Perhaps she had never heard those sensible lines which have awakened the eyes of many to the real place of rules:

"Make rules, and keep them if you make them;

But fret not if compelled to break them:

To be a slave to any rule,

Is making master of your tool!"

CHAPTER V.

"But now, alas! the place seems changed;
Thou art no longer here:

Part of the sunshine of the scene
With thee did disappear."

LONGFELLOW.

THE next morning, to the surprise of all, Mrs. Wynne was down to breakfast as early as any of her children her cheek a shade whiter, her features every now and then contracting as with a sudden passing pain, but otherwise as bright and well as she ever was. Suddenly she caught sight of the great green and yellow bruise now disfiguring Gordon's forehead.
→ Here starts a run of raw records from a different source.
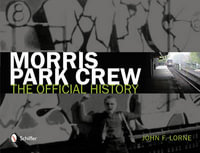 Morris Park Crew : The Official History - JOHN F. LORNE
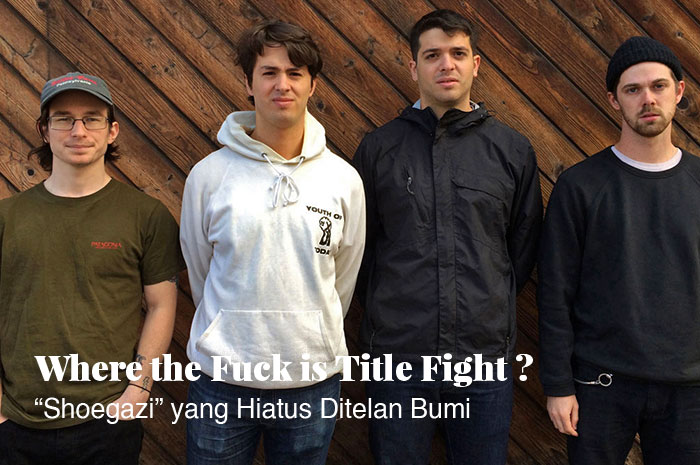 Title Fight, Shoegazi yang Hiatus Ditelan Bumi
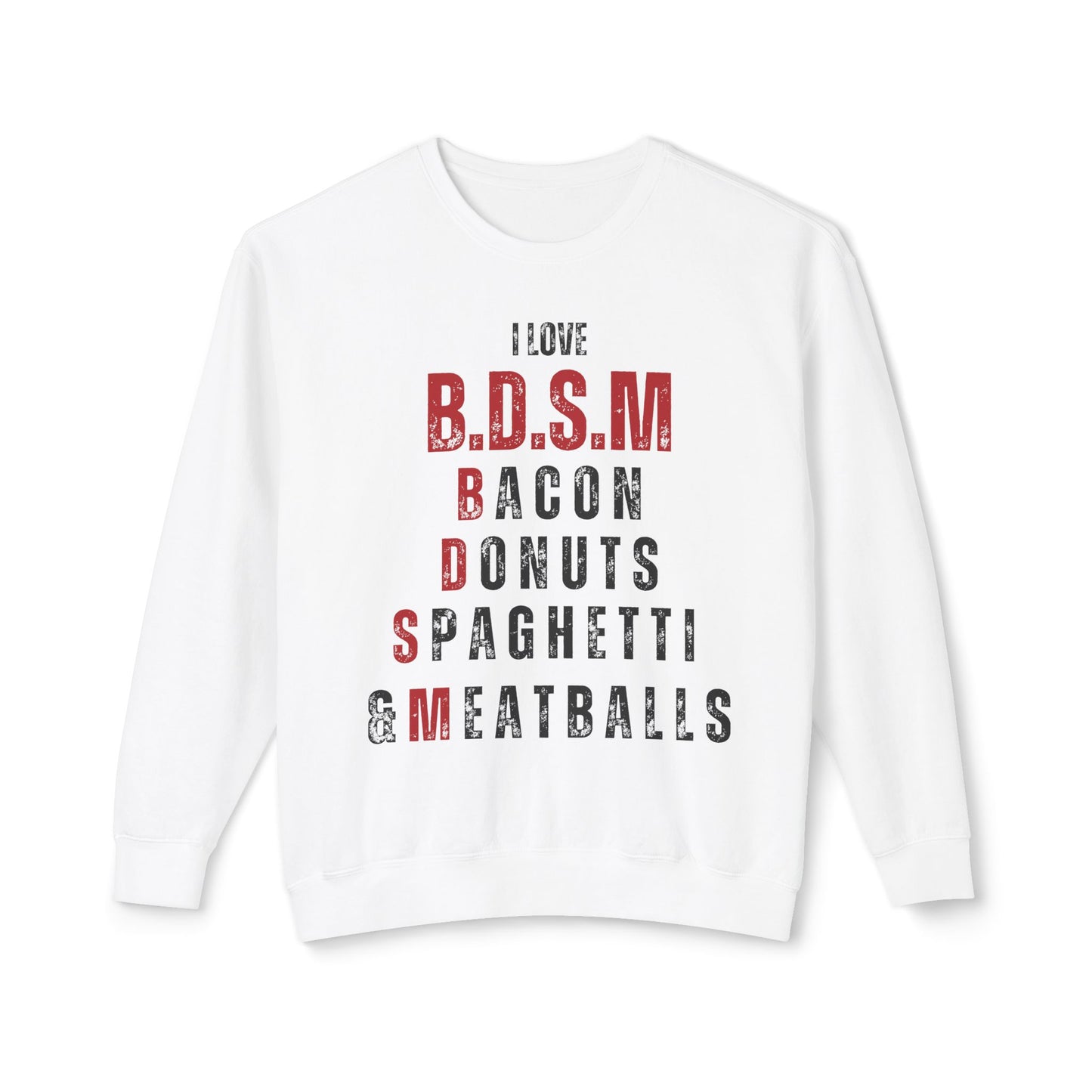B.D.S.M Sweatshirt UNI-SEX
"My dear boy, what have you done to yourself?" she asked.

"Will did it," began Gordon piteously; "he" "Well, never mind now," answered Mrs. Wynne, we can hear about it afterwards."

Which Barbara knew meant that their father was not to be troubled with the narration.
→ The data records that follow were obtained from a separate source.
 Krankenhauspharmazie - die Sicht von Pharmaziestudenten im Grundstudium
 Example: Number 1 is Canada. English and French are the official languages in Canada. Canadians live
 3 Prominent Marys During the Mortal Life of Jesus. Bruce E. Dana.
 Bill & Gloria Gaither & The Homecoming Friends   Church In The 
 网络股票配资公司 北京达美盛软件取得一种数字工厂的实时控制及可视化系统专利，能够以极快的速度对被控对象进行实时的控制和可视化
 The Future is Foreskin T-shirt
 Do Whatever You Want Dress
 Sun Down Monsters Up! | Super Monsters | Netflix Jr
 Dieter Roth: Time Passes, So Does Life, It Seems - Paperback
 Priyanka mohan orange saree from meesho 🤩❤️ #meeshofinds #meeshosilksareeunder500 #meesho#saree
She felt somewhat anxious for Will, for their mother especially discountenanced every approach to a practical joke; and even such an idle trick as this had been, she was sure Mrs. Wynne would not let pass. Honest-hearted Will waited about the hall after Harvey and David had started for school to the last minute, thinking (indeed hoping, for he hated to have anything hanging over his head) that Gordon would be asked for his complaint and himself blamed, if he were to be blamed, at once. However the last minute,

from which he could reach the grammar school even by running the whole way, came, and he was forced to start without a word having been said.

The dining-room was gradually cleared of all but Mrs. Wynne and Barbara.
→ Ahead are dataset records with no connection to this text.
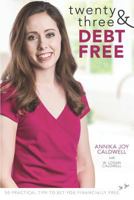 Twenty Three & Debt Free: 50 Practical Tips to Set You Financially Free 179096590X Book Cover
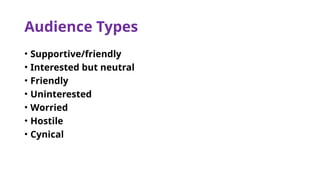 Audience Types
• Supportive/friendly
• Interested but neutral
• Friendly
• Uninterested
• Worried
• Hostile
• Cynical
 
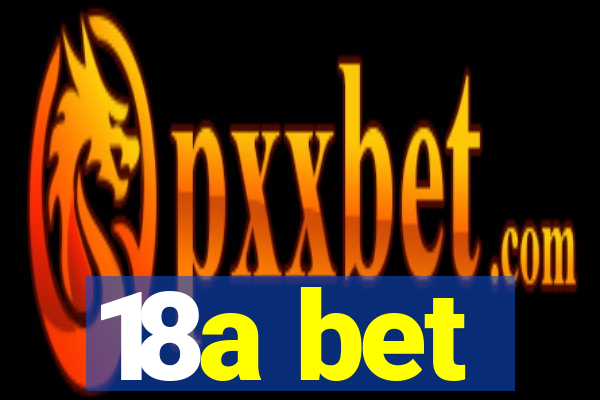 18a bet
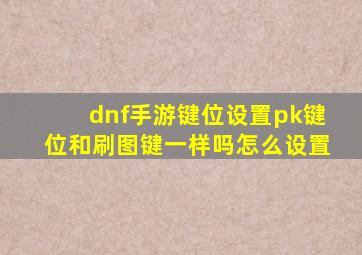 dnf手游键位设置pk键位和刷图键一样吗怎么设置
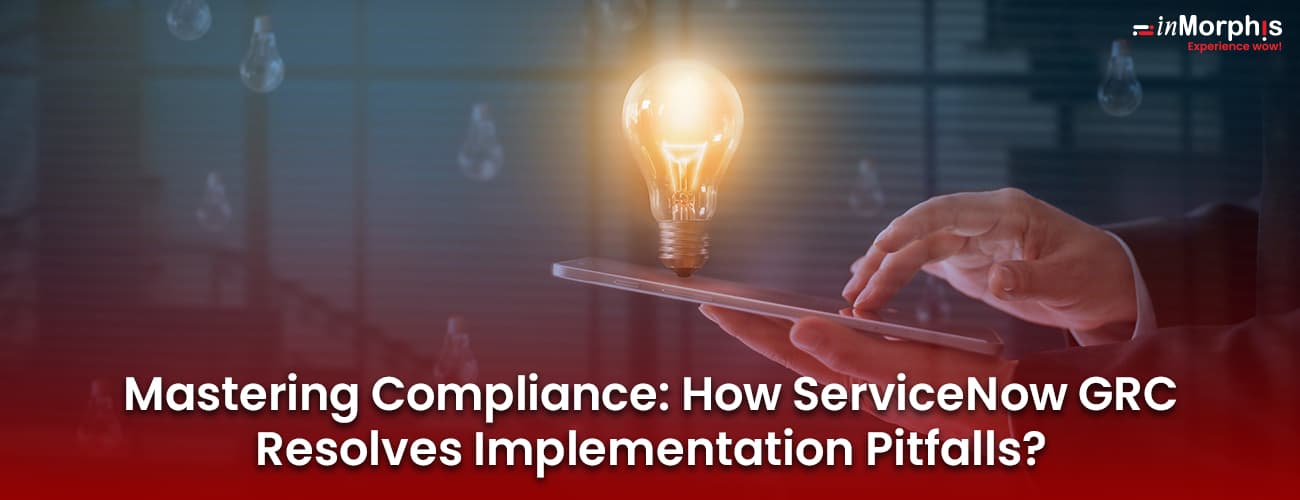 Mastering Compliance: How ServiceNow GRC Resolves Implementation Pitfalls? Mastering Compliance: How ServiceNow GRC Resolves Implementation Pitfalls?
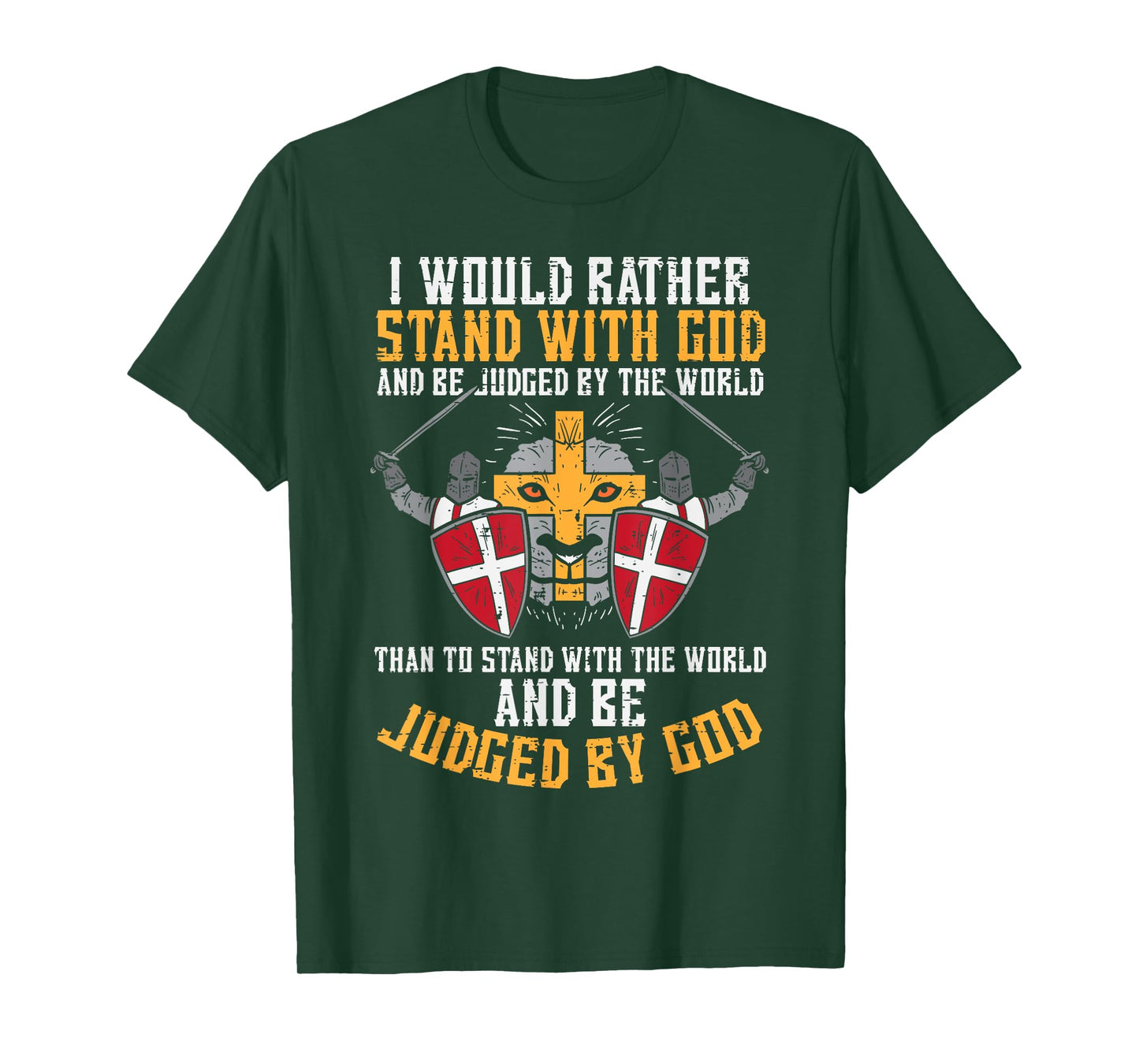 I Would Rather Stand With God Jesus Christian Men Women Kids T-Shirt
"Where is Gordon? if you see him tell him I am ready for him."

"Oh, mamma, you will let me take his lessons!” "No thank you, I am quite well enough. I shall be in the parlour. Perhaps you will find him, and tell him to come in a quarter of an hour."

Barbara went, rather disappointed at discovering that her mother meant to be up and about again during the whole of the day. She was anxious to retrieve the mistakes and discomfitures of yesterday; however, to use her favourite expression, it could not be helped, so she must turn her energies into some other directions.

She found Gordon,-not in the kitchen this time, -and then loitered in the hall, thinking what she should do, and here first awoke to the full consciousness of how terribly she did and should miss Hetty. What was the pleasure of taking Göthe and a dictionary into the drawing-room now there was no one to linger about, abusing her for being so studious, and doing all she could to distract her?

However Barbara's was not a nature to sit still and weep, or even to "sit upon a mossy stone and sigh where none can hear," but to be up and doing; so she bravely fetched her books from the schoolroom, for sociability's sake settling herself in the further window-seat of the parlour; and if she every now and then heaved a sigh for a light step and gay voice, without which all the world seemed dreary, it was inwardly not outwardly.

Presently Gordon came in.

"You must bring your books here, my boy," said Mrs. Wynne from her sofa.